STATED GOAL:
Can you reproduce the whole listing below with "larch tree" replaced by "spruce tree" everywhere, changing nothing else and omitting the pictures?
++++++++++++++++++++
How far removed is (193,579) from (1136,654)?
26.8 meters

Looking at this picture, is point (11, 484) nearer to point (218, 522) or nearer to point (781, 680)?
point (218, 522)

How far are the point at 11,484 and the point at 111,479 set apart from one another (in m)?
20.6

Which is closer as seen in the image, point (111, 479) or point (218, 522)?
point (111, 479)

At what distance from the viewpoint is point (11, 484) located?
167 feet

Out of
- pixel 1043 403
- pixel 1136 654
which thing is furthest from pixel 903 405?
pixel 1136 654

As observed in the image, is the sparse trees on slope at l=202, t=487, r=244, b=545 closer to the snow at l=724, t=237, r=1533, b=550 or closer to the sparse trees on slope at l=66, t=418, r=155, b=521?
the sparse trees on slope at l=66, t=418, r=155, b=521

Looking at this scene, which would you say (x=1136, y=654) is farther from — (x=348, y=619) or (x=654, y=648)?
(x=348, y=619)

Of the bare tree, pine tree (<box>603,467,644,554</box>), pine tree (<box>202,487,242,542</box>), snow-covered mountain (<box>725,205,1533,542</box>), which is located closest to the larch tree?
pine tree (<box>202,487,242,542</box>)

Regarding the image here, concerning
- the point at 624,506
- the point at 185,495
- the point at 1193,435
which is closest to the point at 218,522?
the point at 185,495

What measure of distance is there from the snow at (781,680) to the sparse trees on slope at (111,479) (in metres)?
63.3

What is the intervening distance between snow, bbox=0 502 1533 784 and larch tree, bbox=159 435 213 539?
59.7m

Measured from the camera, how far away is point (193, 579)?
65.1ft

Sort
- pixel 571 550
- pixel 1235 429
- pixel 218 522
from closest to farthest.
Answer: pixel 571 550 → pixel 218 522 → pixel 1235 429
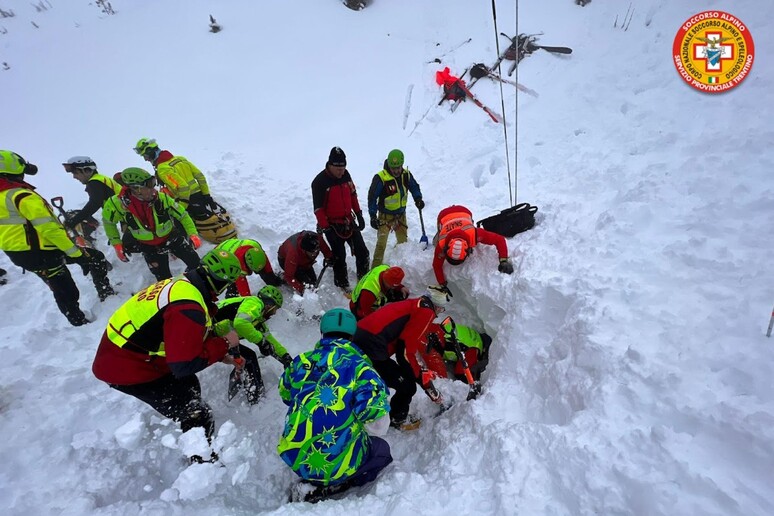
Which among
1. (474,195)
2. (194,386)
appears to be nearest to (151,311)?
(194,386)

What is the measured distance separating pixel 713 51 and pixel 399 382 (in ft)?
22.0

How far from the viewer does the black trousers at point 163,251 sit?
16.6ft

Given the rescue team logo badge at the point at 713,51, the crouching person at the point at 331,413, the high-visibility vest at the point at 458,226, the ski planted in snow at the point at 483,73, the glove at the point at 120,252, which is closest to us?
the crouching person at the point at 331,413

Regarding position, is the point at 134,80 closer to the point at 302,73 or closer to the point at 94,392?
the point at 302,73

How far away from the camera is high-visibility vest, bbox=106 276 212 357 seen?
113 inches

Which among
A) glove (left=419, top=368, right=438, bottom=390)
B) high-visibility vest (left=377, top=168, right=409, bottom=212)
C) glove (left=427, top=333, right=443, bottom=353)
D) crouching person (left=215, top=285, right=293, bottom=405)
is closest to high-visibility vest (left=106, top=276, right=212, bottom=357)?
crouching person (left=215, top=285, right=293, bottom=405)

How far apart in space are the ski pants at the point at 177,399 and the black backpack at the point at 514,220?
3863 millimetres

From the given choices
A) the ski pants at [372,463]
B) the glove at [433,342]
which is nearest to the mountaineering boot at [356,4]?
the glove at [433,342]

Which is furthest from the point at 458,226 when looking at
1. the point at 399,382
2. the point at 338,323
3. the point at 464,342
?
the point at 338,323

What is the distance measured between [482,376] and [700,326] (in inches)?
90.3

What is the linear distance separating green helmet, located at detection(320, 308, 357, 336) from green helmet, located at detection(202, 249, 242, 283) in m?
1.19

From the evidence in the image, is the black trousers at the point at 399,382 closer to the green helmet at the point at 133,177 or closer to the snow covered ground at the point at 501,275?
the snow covered ground at the point at 501,275

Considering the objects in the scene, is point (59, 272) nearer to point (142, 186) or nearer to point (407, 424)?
point (142, 186)

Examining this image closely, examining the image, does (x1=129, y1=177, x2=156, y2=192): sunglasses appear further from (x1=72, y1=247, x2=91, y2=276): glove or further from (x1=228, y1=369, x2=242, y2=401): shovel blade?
++++++++++++++++++++
REPLY TO THE TASK:
How far removed is (193,579) from (1136,654)?
26.8 meters

Looking at this picture, is point (11, 484) nearer to point (218, 522) or nearer to point (781, 680)?
point (218, 522)

How far are the point at 11,484 and the point at 111,479 set apart from one another (in m)?
20.6

Which is closer as seen in the image, point (111, 479) or point (218, 522)?
point (111, 479)

At what distance from the viewpoint is point (11, 484) located?
167 feet

Out of
- pixel 1043 403
- pixel 1136 654
which thing is furthest from pixel 903 405?
pixel 1136 654

As observed in the image, is the sparse trees on slope at l=202, t=487, r=244, b=545 closer to the snow at l=724, t=237, r=1533, b=550 or closer to the sparse trees on slope at l=66, t=418, r=155, b=521?
the sparse trees on slope at l=66, t=418, r=155, b=521

Looking at this scene, which would you say (x=1136, y=654) is farther from — (x=348, y=619) or (x=654, y=648)?
(x=348, y=619)

Of the bare tree, pine tree (<box>603,467,644,554</box>), pine tree (<box>202,487,242,542</box>), snow-covered mountain (<box>725,205,1533,542</box>), which is located closest to the spruce tree?
pine tree (<box>202,487,242,542</box>)

Regarding the image here, concerning
- the point at 624,506
- the point at 185,495
- the point at 1193,435
which is closest to the point at 218,522?
the point at 185,495

What measure of distance is there from the snow at (781,680) to the sparse trees on slope at (111,479) (in metres)?
63.3

What is the intervening distance between snow, bbox=0 502 1533 784 and spruce tree, bbox=159 435 213 539?
59.7m

Measured from the camera, how far away is point (193, 579)?
65.1ft

Sort
- pixel 571 550
- pixel 1235 429
- pixel 218 522
from closest to farthest.
Answer: pixel 571 550 → pixel 218 522 → pixel 1235 429
Which among
1. (474,195)
2. (194,386)
appears to be nearest to (151,311)?
(194,386)

What is the measured distance separating pixel 713 51 and pixel 399 382 (in ft)?
22.0

How far from the viewer does the black trousers at point 163,251 sit?
16.6ft

Given the rescue team logo badge at the point at 713,51, the crouching person at the point at 331,413, the high-visibility vest at the point at 458,226, the ski planted in snow at the point at 483,73, the glove at the point at 120,252, which is closest to us?
the crouching person at the point at 331,413

Regarding position, is the point at 134,80 closer to the point at 302,73 or closer to the point at 94,392?
the point at 302,73

How far away from the camera is high-visibility vest, bbox=106 276 212 357 seen?
113 inches

Which among
A) glove (left=419, top=368, right=438, bottom=390)
B) high-visibility vest (left=377, top=168, right=409, bottom=212)
C) glove (left=427, top=333, right=443, bottom=353)
D) crouching person (left=215, top=285, right=293, bottom=405)
is closest to high-visibility vest (left=106, top=276, right=212, bottom=357)?
crouching person (left=215, top=285, right=293, bottom=405)

How far apart in space are the ski pants at the point at 177,399 and the black backpack at the point at 514,220?
3863 millimetres

From the given choices
A) the ski pants at [372,463]
B) the glove at [433,342]
which is nearest to the mountaineering boot at [356,4]?
the glove at [433,342]

Which is furthest from the point at 458,226 when looking at
1. the point at 399,382
2. the point at 338,323
3. the point at 464,342
?
the point at 338,323

What is the distance measured between [482,376] and [700,326] (in inches)?
90.3

What is the linear distance separating green helmet, located at detection(320, 308, 357, 336) from green helmet, located at detection(202, 249, 242, 283) in m?
1.19

From the evidence in the image, is the black trousers at the point at 399,382 closer to the green helmet at the point at 133,177 or closer to the snow covered ground at the point at 501,275?
the snow covered ground at the point at 501,275

Considering the objects in the scene, is point (59, 272) nearer to point (142, 186) or nearer to point (407, 424)?
point (142, 186)

Examining this image closely, examining the image, does (x1=129, y1=177, x2=156, y2=192): sunglasses appear further from (x1=72, y1=247, x2=91, y2=276): glove or further from (x1=228, y1=369, x2=242, y2=401): shovel blade?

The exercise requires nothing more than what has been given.